I’m working on the regularized horseshoe and it is throwing about 30 divergent transitions. The effective sample sizes and rhats for all parameters are fine. The regression has 10 predictors and n is 4000. I realize this is not the optimal situation to demonstrate the regularized horseshoe, but I am still getting a tiny bit of additional shrinkage in the estimates compared to the horseshoe. The code is as follows.

modelString = "
data {
  int <lower=1> n;          // number of observations
  int <lower=1> p;          // number of predictors
  real readscore[n];        // outcome
  matrix[n,p] X;            // inputs


transformed data {
  real p0 = 5;
 // real slab_df = 4;
 //  real half_slab_df = 0.5 * slab_df;  

parameters {
  vector[p] beta;
  vector<lower=0>[p] lambda;
  real<lower=0> c2;
  real<lower=0> tau;
  real alpha;
  real<lower=0> sigma;


transformed parameters {
  real tau0 = (p0 / (p - p0)) * (sigma / sqrt(1.0 * n));
  vector[p] lambda_tilde =
     sqrt(c2)  * lambda ./ sqrt(c2 + square(tau) * square(lambda));
model {
  beta ~ normal(0, tau * lambda_tilde);
  lambda ~ cauchy(0, 1);
  c2 ~ inv_gamma(2, 8); 
  tau ~ cauchy(0, tau0);
  alpha ~ normal(0, 2);
  sigma ~ cauchy(0, 1);
  readscore ~ normal(X * beta + alpha, sigma);


// For posterior predictive checking and loo cross-validation
generated quantities {
  vector[n] readscore_rep;
  vector[n] log_lik;
  for (i in 1:n) {
  readscore_rep[i] = normal_rng(alpha + X[i,:] * beta, sigma);
  log_lik[i] = normal_lpdf(readscore[i] | alpha + X[i,:] * beta, sigma);


The code is a slight modification of that given in Betancourt (2018) where instead of specifying the slab scale and slab df, I’m giving c^2 an inverse-gamma (2,8) prior as per a suggestion in Piironen and Vehtari (2017).
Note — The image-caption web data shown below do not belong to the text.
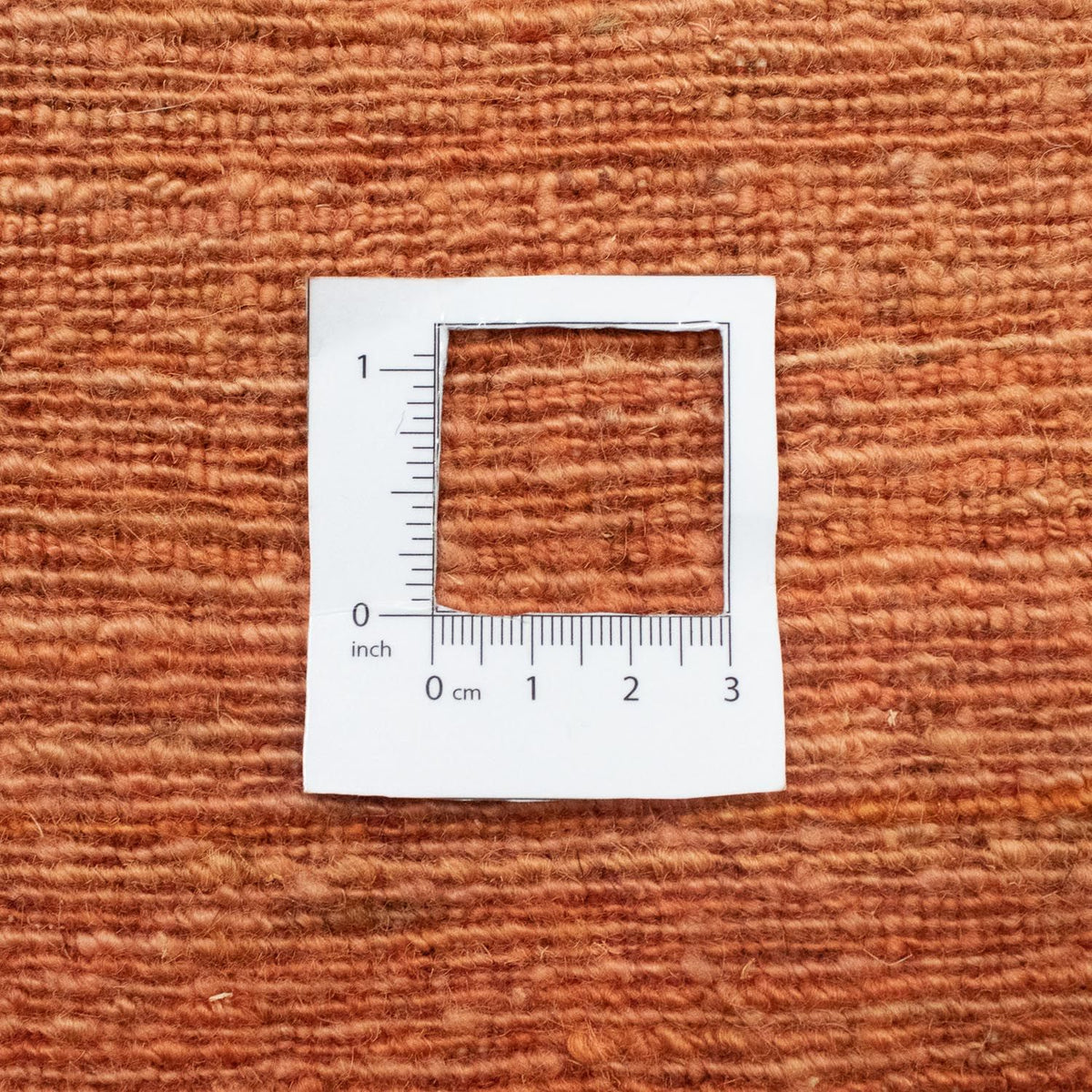 Gabbeh Teppich - Perser 163 x 88 cm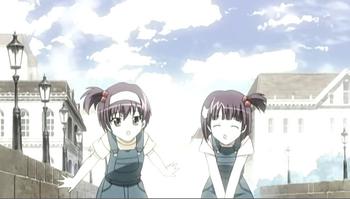 f:id:tukinoha:20071205091631j:image f:id:tukinoha:20071205091631j:image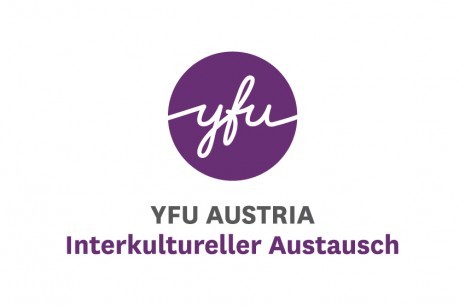 YFU-Logo.jpg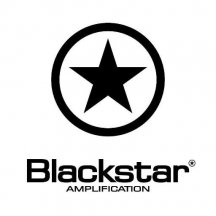 REVENDEUR OFFICIEL BLACKSTAR AMPLIFICATION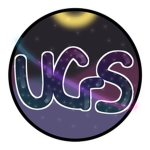 Uni-Galaxy Station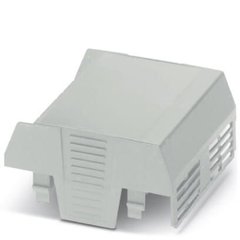 The upper part of the housing EH 70 F-C SS / ABS GY7035 2201825 Phoenix Contact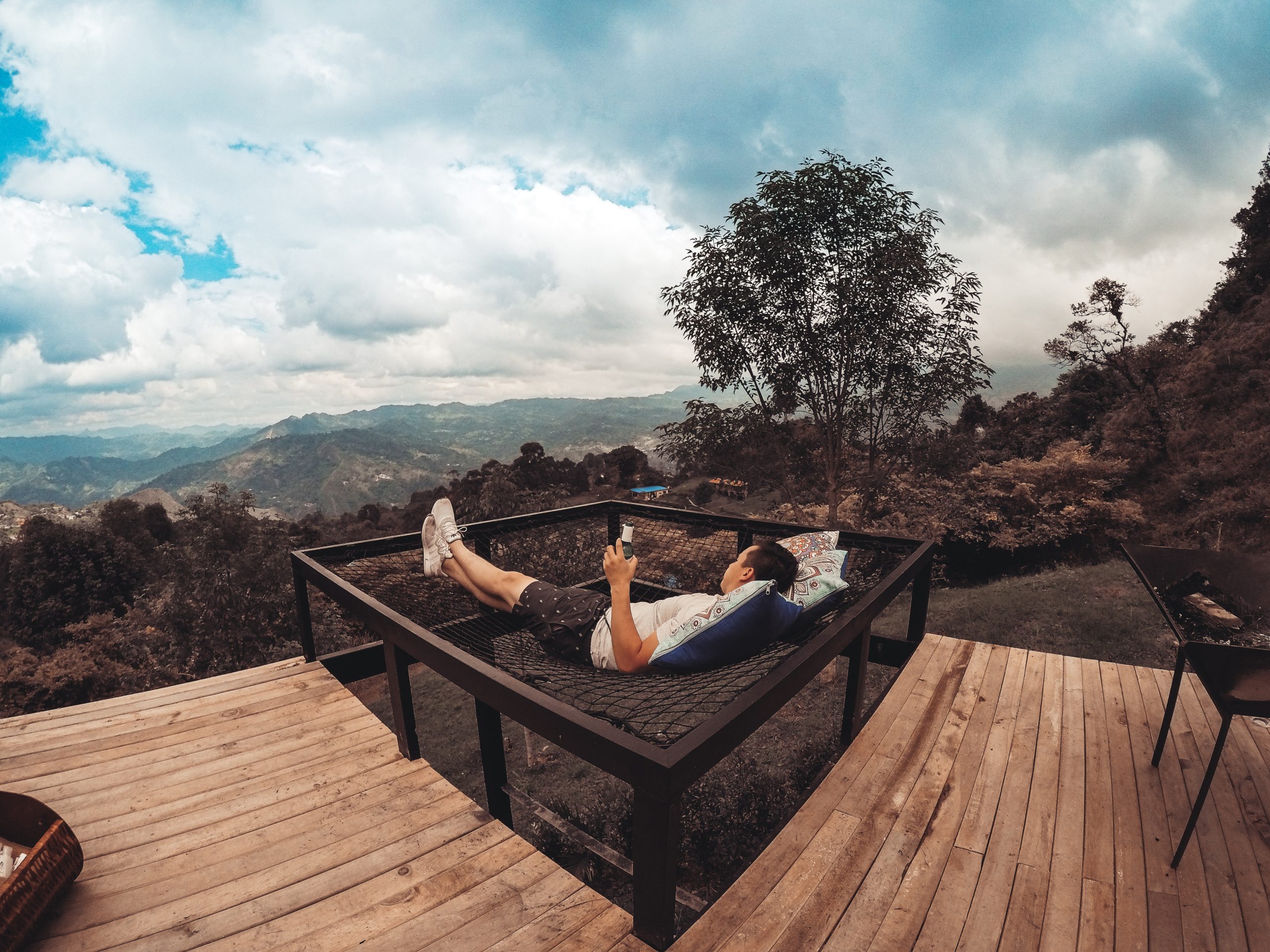 DCIM108GOPROGOPR3450.JPG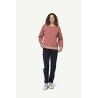 Devold Islender Refined Sweater - Jumper | Hardloop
I have tried the Betancourt code directly and again, the rhats and n_eff values look fine, but it is throwing around the same number of divergent transition warnings. Any thoughts?

Thanks in advance,


1 Like

It’s pretty hard to not get a terrible posterior geometry with the horseshoe model. For extensive discussion into why, including experiments and possible alternatives, see Sparsity Blues.